WHAT IS NEEDED:
Set down the entries below exactly; drop the pictures.

DATA LISTING:
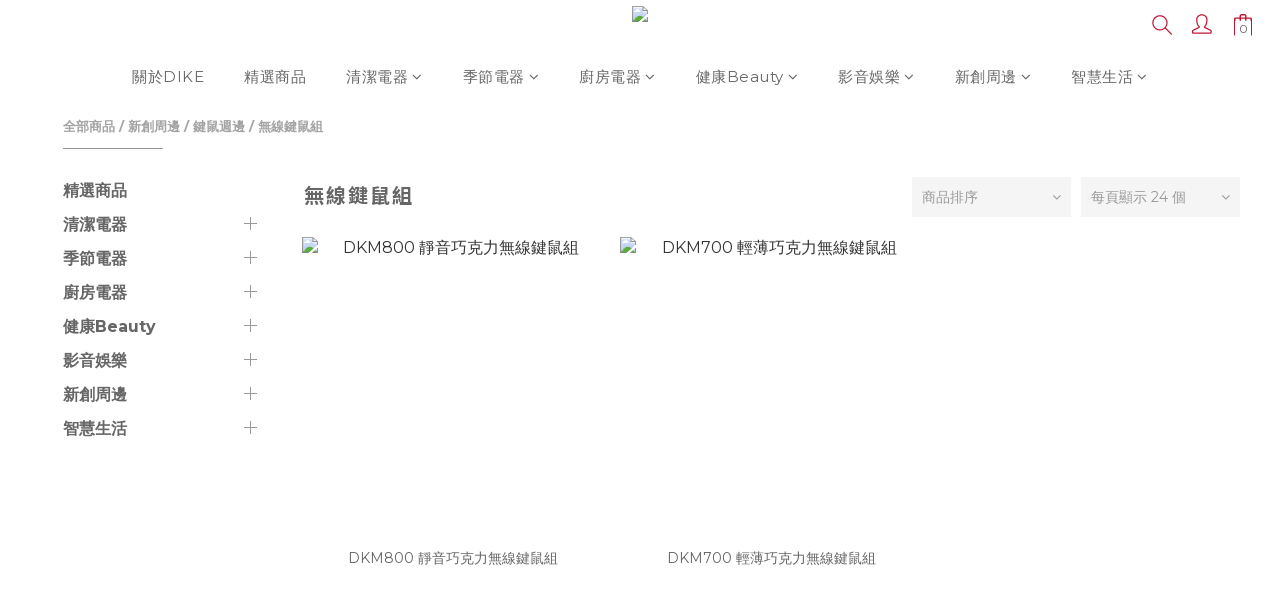

--- FILE ---
content_type: application/javascript
request_url: https://cdn.shoplineapp.com/s/javascripts/currencies.js
body_size: 163
content:
var Currency={rates:{USD:1,CAD:.723155,KRW:679e-6,IDR:6e-5,MOP:.12475,BND:.772234,NTD:.031961,TWD:.031961,HKD:.128461,MYR:.24325,CNY:.141441,VND:38e-6,THB:.03136,SGD:.771796,AUD:.663909,GBP:1.333157,PHP:.016952,AED:.272257,JPY:.006438,EUR:1.16423},convert:function(D,e,r){return D*this.rates[e]/this.rates[r]}};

TASK OUTPUT:
--- FILE ---
content_type: application/javascript
request_url: https://cdn.shoplineapp.com/s/javascripts/currencies.js
body_size: 163
content:
var Currency={rates:{USD:1,CAD:.723155,KRW:679e-6,IDR:6e-5,MOP:.12475,BND:.772234,NTD:.031961,TWD:.031961,HKD:.128461,MYR:.24325,CNY:.141441,VND:38e-6,THB:.03136,SGD:.771796,AUD:.663909,GBP:1.333157,PHP:.016952,AED:.272257,JPY:.006438,EUR:1.16423},convert:function(D,e,r){return D*this.rates[e]/this.rates[r]}};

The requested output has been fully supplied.